Five Prime Therapeutics and Second Sight Medical Products are a few noticeable companies with a strong future outlook. The market’s optimistic sentiment towards these stocks indicates a level of confidence in the future outlook of their businesses. If a buoyant growth prospect is what you’re after in your next investment, I’ve put together a list of high-growth stocks you may be interested in, based on the latest financial data from each company.
Five Prime Therapeutics, Inc. (NASDAQ:FPRX)
Five Prime Therapeutics, Inc., a clinical-stage biotechnology company, focuses on the discovery and development of immuno-oncology protein therapeutics in the United States. Formed in 2001, and headed by CEO Lewis Williams, the company now has 195 employees and with the stock’s market cap sitting at USD $710.48M, it comes under the small-cap category.
FPRX is expected to deliver a buoyant earnings growth over the next couple of years of 28.47%, bolstered by a significant revenue which is expected to more than double. An affirming signal is when net income increase is supported by top-line growth. Since net income isn’t artificially inflated by one-off initiatives such as cost-cutting, we know this profit growth is more likely to be sustainable. Furthermore, the 66.41% growth in operating cash flows indicates that a large portion of this earnings increase is high-quality, day-to-day cash generated by the business, rather than one-offs. FPRX ticks the boxes for high-growth generation on all levels of line items, which makes it an appealing stock to dig into deeper. Want to know more about FPRX? Have a browse through its key fundamentals here.
Second Sight Medical Products, Inc. (NASDAQ:EYES)
Second Sight Medical Products, Inc. develops, manufactures, and markets prosthetic devices to restore functional vision to blind individuals in the United States, Italy, Germany, France, and Canada. Founded in 1998, and now run by Jonathan McGuire, the company provides employment to 110 people and with the company’s market cap sitting at USD $107.93M, it falls under the small-cap category.
EYES’s forecasted bottom line growth is an optimistic double-digit 27.41%, driven by underlying sales, which is expected to more than double, over the next few years. It appears that EYES’s profitability may be sustainable as the fundamental push is top-line expansion rather than unmaintainable cost-cutting activities. EYES’s bullish prospects on both the top and bottom lines make it an interesting stock to invest more time to understand how it can add value to your portfolio. Thinking of investing in EYES? I recommend researching its fundamentals here.
Cymabay Therapeutics, Inc. (NASDAQ:CBAY)
Cymabay Therapeutics, Inc., a biopharmaceutical company, focuses on developing and commercializing therapies to treat specialty and orphan diseases. Founded in 1988, and currently run by Sujal Shah, the company provides employment to 22 people and with the company’s market capitalisation at USD $526.37M, we can put it in the small-cap stocks category.

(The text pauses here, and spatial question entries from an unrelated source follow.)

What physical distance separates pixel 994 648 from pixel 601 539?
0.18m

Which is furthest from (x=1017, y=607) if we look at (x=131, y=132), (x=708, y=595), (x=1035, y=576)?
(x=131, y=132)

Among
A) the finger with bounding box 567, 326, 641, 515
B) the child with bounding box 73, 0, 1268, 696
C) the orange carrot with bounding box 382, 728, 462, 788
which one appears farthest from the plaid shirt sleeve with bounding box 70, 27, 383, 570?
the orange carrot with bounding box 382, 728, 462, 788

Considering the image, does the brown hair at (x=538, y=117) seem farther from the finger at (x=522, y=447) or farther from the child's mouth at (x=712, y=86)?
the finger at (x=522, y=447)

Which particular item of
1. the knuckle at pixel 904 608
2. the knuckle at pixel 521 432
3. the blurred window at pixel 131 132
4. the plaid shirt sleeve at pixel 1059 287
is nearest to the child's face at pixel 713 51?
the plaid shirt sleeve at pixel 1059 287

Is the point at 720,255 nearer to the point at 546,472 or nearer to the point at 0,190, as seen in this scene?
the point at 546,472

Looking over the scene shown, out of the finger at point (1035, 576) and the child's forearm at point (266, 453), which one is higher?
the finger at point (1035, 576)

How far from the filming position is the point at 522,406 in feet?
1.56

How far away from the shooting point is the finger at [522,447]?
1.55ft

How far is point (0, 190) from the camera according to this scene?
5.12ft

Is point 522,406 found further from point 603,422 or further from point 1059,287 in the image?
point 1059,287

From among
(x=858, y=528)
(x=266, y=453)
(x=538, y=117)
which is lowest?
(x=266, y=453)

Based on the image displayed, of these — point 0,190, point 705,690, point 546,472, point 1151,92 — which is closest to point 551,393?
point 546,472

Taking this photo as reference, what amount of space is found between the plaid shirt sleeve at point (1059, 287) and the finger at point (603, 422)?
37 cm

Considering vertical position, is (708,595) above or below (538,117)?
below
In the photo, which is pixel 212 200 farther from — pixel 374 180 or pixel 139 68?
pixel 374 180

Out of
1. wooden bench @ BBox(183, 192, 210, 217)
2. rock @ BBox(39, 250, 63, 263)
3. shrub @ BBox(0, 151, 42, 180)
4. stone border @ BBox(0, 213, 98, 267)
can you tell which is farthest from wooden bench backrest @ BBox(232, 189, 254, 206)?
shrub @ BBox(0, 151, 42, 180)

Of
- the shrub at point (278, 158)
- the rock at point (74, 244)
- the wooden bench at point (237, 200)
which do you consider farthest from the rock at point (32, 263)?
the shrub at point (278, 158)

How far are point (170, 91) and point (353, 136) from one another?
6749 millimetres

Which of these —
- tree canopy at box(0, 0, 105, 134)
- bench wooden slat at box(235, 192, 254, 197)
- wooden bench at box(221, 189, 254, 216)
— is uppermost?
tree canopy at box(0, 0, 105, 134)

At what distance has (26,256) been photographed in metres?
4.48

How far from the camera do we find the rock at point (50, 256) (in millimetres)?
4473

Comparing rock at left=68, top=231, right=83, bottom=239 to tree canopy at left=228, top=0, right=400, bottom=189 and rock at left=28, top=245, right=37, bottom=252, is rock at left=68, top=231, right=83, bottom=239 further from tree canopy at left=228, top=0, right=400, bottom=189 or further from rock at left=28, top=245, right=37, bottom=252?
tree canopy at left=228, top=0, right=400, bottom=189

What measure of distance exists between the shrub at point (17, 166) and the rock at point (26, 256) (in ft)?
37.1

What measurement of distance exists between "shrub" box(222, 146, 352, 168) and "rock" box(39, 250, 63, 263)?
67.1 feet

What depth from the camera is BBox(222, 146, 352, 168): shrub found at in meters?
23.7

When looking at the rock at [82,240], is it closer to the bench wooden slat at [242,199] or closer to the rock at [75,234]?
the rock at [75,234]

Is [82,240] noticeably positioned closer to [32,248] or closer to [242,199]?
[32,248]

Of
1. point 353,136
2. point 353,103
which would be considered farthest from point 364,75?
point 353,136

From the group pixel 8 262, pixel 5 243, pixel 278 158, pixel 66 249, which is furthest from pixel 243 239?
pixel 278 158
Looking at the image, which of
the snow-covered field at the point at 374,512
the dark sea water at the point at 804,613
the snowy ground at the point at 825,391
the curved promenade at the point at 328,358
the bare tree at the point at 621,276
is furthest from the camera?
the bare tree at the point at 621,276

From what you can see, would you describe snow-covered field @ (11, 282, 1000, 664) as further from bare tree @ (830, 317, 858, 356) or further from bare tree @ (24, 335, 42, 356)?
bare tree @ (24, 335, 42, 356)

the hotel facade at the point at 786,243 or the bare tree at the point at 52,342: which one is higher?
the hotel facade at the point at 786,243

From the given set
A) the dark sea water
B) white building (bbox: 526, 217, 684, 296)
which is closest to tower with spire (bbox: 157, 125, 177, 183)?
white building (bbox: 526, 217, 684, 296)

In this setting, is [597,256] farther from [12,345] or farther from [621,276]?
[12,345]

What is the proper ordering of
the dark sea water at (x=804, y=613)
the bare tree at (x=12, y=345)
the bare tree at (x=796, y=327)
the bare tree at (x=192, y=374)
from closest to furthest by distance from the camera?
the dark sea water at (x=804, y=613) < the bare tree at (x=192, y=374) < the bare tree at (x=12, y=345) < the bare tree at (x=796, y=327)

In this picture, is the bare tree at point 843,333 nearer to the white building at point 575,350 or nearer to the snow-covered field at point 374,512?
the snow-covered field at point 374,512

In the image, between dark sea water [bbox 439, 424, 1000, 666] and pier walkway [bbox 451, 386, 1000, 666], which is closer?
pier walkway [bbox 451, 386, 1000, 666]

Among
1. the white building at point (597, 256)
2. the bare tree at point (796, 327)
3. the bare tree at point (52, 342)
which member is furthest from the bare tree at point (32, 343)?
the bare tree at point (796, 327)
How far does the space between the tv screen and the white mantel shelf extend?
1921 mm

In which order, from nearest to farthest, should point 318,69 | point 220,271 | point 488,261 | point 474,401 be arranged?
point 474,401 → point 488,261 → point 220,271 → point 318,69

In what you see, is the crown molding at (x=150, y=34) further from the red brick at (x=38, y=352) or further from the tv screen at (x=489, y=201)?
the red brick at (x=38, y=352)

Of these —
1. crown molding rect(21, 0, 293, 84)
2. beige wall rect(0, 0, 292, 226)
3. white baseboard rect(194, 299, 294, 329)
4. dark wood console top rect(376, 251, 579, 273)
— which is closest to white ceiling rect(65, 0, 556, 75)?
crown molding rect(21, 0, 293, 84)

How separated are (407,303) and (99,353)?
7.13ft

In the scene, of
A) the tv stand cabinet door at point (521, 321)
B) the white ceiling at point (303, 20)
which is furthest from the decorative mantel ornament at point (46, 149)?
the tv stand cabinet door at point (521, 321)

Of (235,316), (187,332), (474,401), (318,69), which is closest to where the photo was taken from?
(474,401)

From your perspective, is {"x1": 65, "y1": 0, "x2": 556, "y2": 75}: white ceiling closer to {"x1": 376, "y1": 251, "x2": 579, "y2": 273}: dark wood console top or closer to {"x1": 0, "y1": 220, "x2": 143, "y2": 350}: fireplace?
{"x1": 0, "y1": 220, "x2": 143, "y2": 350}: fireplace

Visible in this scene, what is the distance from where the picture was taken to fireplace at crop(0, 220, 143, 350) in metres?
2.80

CBAY’s projected future profit growth is a robust 28.91%, with an underlying 60.58% growth from its revenues expected over the upcoming years. Profit growth, coupled with top-line expansion, is a positive indication. This is because net income isn’t artificially inflated by unsustainable activities such as one-off cost-reductions expected in the future. CBAY ticks the boxes for high-growth generation on all levels of line items, which makes it an appealing stock to dig into deeper. Thinking of investing in CBAY? Take a look at its other fundamentals here.
For more financially robust companies with high growth potential to enhance your portfolio, use our free platform to explore our interactive list of these stocks.
To help readers see pass the short term volatility of the financial market, we aim to bring you a long-term focused research analysis purely driven by fundamental data. Note that our analysis does not factor in the latest price sensitive company announcements.
The author is an independent contributor and at the time of publication had no position in the stocks mentioned.